De plus, pour la première fois depuis plusieurs années, il n'y aura pas de revalorisation majeure des droits à réparation. Cependant, le budget prend en compte l'extension en année pleine de la majoration de 4 points intervenue au 1er juillet 2012 de la retraite du combattant que nous avions unanimement soutenue.

Abordons les trois programmes de la mission.

Les crédits du programme 167 « Liens entre la nation et son armée » augmentent légèrement de 1,2 % à 119,4 millions d'euros.

Ceci reflète un effort particulier dont on ne peut que se réjouir sur l'action 2 « Politique de mémoire », dont les crédits augmentent de 43,3 % pour s'établir à 17,2 millions d'euros. Il s'agit souvent d'augmentations de dotations qui ne font que mettre en oeuvre des engagements précédemment pris.

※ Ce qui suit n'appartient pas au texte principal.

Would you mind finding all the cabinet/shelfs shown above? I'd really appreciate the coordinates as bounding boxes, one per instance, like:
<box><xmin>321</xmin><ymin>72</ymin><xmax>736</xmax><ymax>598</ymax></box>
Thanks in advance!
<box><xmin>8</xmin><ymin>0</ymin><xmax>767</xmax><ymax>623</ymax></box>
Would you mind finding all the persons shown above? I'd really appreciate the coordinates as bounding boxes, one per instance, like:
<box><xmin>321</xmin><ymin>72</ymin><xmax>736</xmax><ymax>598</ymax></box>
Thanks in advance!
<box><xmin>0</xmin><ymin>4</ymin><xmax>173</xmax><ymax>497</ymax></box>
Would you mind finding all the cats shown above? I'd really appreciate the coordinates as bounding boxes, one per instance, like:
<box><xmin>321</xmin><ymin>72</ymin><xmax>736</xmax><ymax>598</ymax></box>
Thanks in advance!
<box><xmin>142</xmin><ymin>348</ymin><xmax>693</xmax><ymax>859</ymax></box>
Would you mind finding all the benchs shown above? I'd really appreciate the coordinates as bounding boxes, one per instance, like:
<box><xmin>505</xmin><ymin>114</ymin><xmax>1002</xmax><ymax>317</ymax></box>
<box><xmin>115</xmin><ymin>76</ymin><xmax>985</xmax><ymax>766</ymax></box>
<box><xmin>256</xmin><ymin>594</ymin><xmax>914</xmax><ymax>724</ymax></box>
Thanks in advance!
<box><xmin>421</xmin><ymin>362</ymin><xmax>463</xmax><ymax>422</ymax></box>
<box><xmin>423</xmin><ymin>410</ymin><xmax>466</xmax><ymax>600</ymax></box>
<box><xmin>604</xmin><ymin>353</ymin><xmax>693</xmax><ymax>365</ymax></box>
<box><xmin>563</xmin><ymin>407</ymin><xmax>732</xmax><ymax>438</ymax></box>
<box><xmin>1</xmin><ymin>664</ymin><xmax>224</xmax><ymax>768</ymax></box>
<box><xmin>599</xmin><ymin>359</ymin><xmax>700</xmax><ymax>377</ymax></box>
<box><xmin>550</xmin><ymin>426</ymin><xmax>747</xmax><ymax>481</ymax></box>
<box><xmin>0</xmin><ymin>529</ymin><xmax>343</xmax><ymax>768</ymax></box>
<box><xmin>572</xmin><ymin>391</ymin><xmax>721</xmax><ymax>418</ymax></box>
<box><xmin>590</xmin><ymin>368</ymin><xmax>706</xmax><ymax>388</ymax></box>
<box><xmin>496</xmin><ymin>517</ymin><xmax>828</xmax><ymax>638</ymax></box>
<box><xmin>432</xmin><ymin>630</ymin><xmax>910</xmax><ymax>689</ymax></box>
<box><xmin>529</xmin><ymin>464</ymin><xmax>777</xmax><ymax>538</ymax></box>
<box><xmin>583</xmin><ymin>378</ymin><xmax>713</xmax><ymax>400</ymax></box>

Ainsi, parmi les moyens supplémentaires de 2012 à 2013 :

- 1 million serait consacré à l'érection, près des Invalides, d'un monument aux morts en OPEX, ce qui, trente ans après l'attentat du Drakkar à Beyrouth, prend un sens particulier. Ce budget semble assez large pour ériger un tel monument ;

- 2 millions d'euros devraient permettre d'assurer la contribution du ministère de la défense au GIP « Mission du centenaire de la Première Guerre mondiale ». Nous aurons besoin des précisions du ministre pour connaître les missions précises qui lui seront dévolues. En effet, lors de la préparation budgétaire, le ministre délégué avait semblé ouvrir la voie à un élargissement de ce GIP à d'autres conflits et, en particulier, aux commémorations de la Seconde Guerre mondiale. Ce sont des aspects qui devront être précisés ;

- 1 million d'euros enfin sera consacré au programme de rénovation 2011-2018 des sépultures de guerre dans le cadre de la préparation des commémorations du centenaire de la Première Guerre mondiale. Cette augmentation des moyens correspond à une montée en puissance décidée dès 2010.

Je souhaite, à ce titre, m'arrêter sur le contrôle budgétaire que j'ai mené sur la mise en oeuvre du programme pluriannuel 2011-2018 de rénovation des sépultures de guerre à la veille des commémorations de la Première Guerre mondiale. Ce programme porte principalement sur la rénovation d'une trentaine de nécropoles nationales pour un montant de près de 35 millions d'euros.

Au cours de ce contrôle, j'ai observé que la mise en place de ce programme s'est accompagnée de l'augmentation significative des moyens budgétaires. Cependant, certaines sous-consommations montrent que les évaluations initiales des coûts des rénovations sont, pour certaines, imparfaites mais également que des appels d'offres ont engendré des résultats favorables.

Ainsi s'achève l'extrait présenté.